------ Extrait fourni ------
En février, aidé de Chau Seng, un intellectuel de gauche fraîchement revenu de France, et quelques autres conseillers, Sihanouk devait traiter environ 700 candidatures d’hommes et de femmes tous désireux d’occuper les bancs de la nouvelle assemblée. Comme précité, les heureux élus se présentaient sans opposition, excepté dans cinq circonscriptions où le Pracheachon - la vitrine officielle du parti communiste du Kampuchéa - proposait des candidats. Les postulants étaient plus qualifiés et plus jeunes que ceux de 1955. Neuf d’entre eux, dont Long Boret, qui allait devenir le dernier Premier ministre de la république khmère, avaient moins de trente ans, vingt-deux entre trente et quarante. Sihanouk choisissait des personnes de sa génération ou plus jeunes pour former la nouvelle assemblée. Il avait aussi sélectionné quelques candidats connus pour être de gauche, tels Chau Seng, So Nem, Hu Nim ou Hou Yuon. Les seules catégories des élites cambodgiennes qui n’étaient pas représentées étaient les femmes et les membres de l’ancienne assemblée[2].
Pour faire ses choix, Sihanouk n’avait pas voulu tenir compte de l’avis des caciques du Sangkum et la campagne sera plutôt animée par de nouvelles composantes du parti, telles les jeunesses socialistes royales khmères (JSRK). Le monarque s’agaçait en effet de plus en plus à l’encontre de son mouvement et des personnes qu’il avait choisies pour le diriger. Deux de ses secrétaires généraux furent même renvoyés en 1957. Au début de 1958, la formation passait graduellement entre les mains de l’entourage du prince et allait progressivement s’identifier plus fortement à ce dernier[3].
------
[Énoncé de la tâche] Donnez la suite du texte sur Sihanouk et le Sangkum après sa dernière phrase. La liste ci-dessous constitue un matériau distinct de l'extrait.
------ Données fournies ------
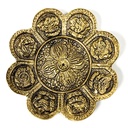 Brûleur d'encens 8 signes auspicieux en couleur d'or 1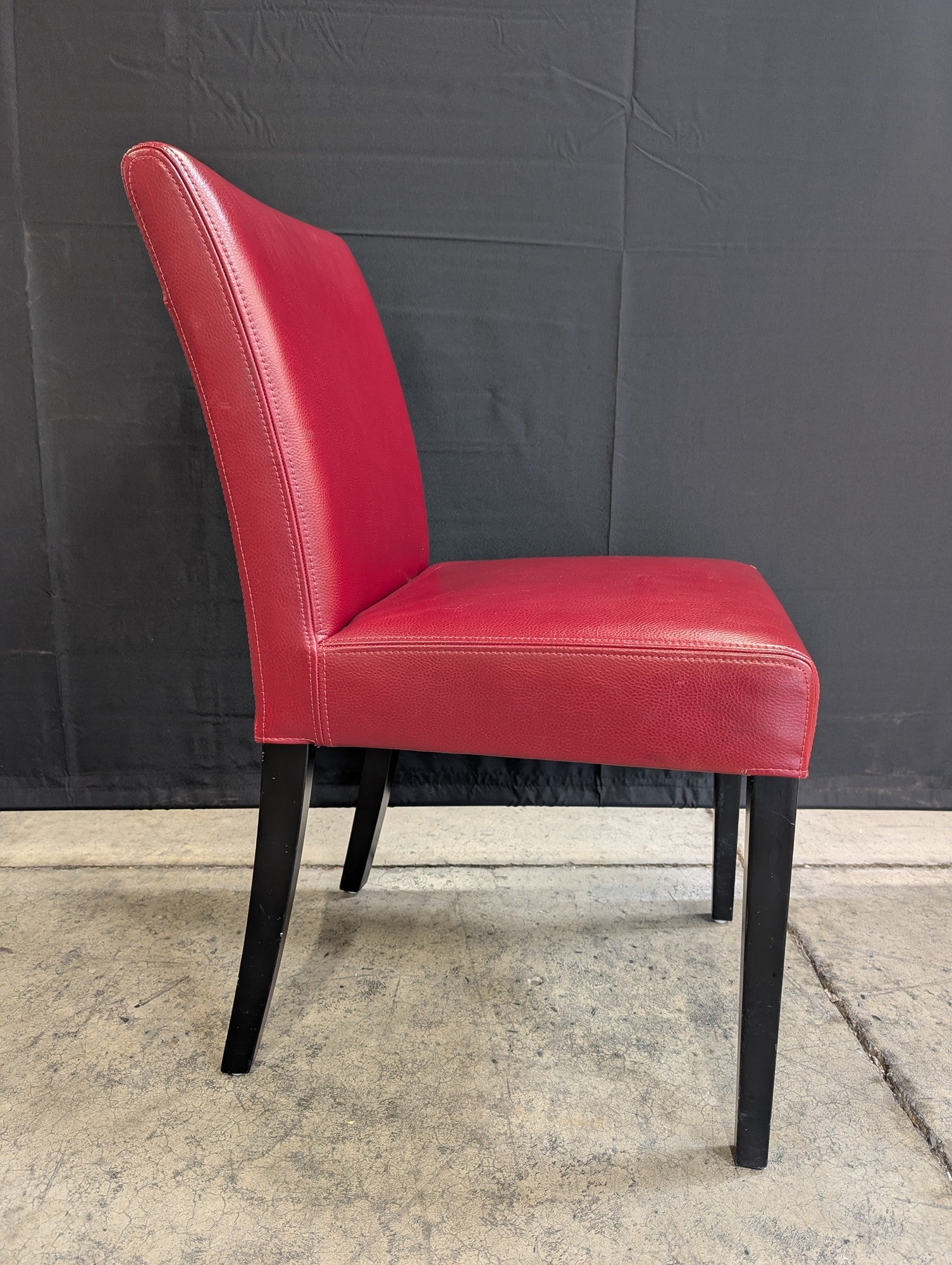 Crate and Barrel Modern Burgundy Upholstered Dining Chair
------
[Réponse]
Le Pracheachon, quant à lui, était maintenant dans une position délicate. Afin de survivre en tant que parti, il devait se manifester tout en soutenant Norodom Sihanouk. Lors des élections, il devait concourir contre le Sangkum sans s’opposer à lui. Il devait présenter sa propre version du programme du prince en espérant que certaines de ses propositions allaient convaincre les électeurs de voter pour des candidats qui étaient en outre sous surveillance policière[4]. Concernant son programme, certains points seront mis en application une douzaine d’années plus tard par le gouvernement khmer rouge, mais pour le moment, la plupart s’occupait de publier des brochures explicitant en quoi ils se différenciaient du Sangkum. Dans un de leurs journaux, par exemple, un éditorial appelait les électeurs à apporter leur soutien aux candidats qui n’avaient aucun lien avec les impérialistes, mais précisait que cela ne revenait pas à rejeter la confiance accordée à Sihanouk. À Battambang également, le candidat prétendait durant sa courte campagne – il renoncera finalement à se présenter - défendre les idées du communisme et en même temps avoir le soutien total du prince. Le message s’avérait finalement trop nébuleux pour la plupart des électeurs[5].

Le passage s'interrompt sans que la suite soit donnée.